[START Source text]

UNPUBLISHED
UNITED STATES COURT OF APPEALS
FOR THE FOURTH CIRCUIT
No. 21-6135
UNITED STATES OF AMERICA,
Plaintiff - Appellee,
v.
RASHAWN RAKI WALLACE, a/k/a Shawn P,
Defendant - Appellant.
Appeal from the United States District Court for the District of South Carolina, at
Columbia. Joseph F. Anderson, Jr., Senior District Judge. (3:07-cr-00155-JFA-17)
Submitted: March 11, 2022 Decided: April 25, 2022
Before NIEMEYER and AGEE, Circuit Judges, and TRAXLER, Senior Circuit Judge.
Affirmed by unpublished per curiam opinion.
ON BRIEF: Jeremy A. Thompson, Assistant Federal Public Defender, OFFICE OF THE
FEDERAL PUBLIC DEFENDER, Columbia, South Carolina, for Appellant. M. Rhett
DeHart, Acting United States Attorney, Stacey D. Haynes, Assistant United States
Attorney, OFFICE OF THE UNITED STATES ATTORNEY, Columbia, South Carolina,
for Appellee.
Unpublished opinions are not binding precedent in this circuit.
PER CURIAM:
Rashawn Raki Wallace appeals the district court’s order denying his motion for
compassionate release under 18 U.S.C. § 3582(c)(1)(A), as amended by the First Step Act
of 2018, Pub. L. No. 115-391, § 603(b)(1), 132 Stat. 5194, 5239 (“First Step Act”). On
appeal, Wallace argues that the district court abused its discretion by applying U.S.

[END Source text]
[START Data shown]

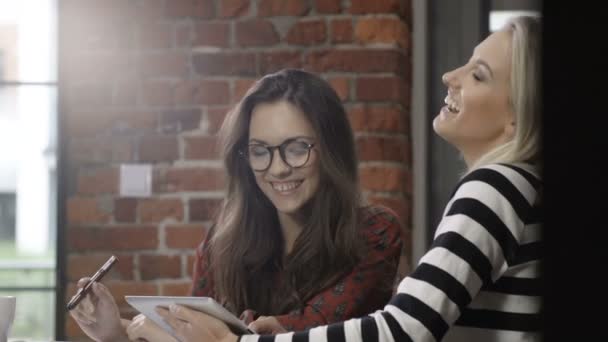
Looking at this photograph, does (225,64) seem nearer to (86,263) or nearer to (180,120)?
(180,120)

[END Data shown]

◆ Exercise aim ◆
Rewrite the passage of the court opinion that begins at the words "Affirmed by unpublished" and stops after "for Appellee.", changing every "Columbia" to "Charleston".

◆ Result for this task ◆
Affirmed by unpublished per curiam opinion.
ON BRIEF: Jeremy A. Thompson, Assistant Federal Public Defender, OFFICE OF THE
FEDERAL PUBLIC DEFENDER, Charleston, South Carolina, for Appellant. M. Rhett
DeHart, Acting United States Attorney, Stacey D. Haynes, Assistant United States
Attorney, OFFICE OF THE UNITED STATES ATTORNEY, Charleston, South Carolina,
for Appellee.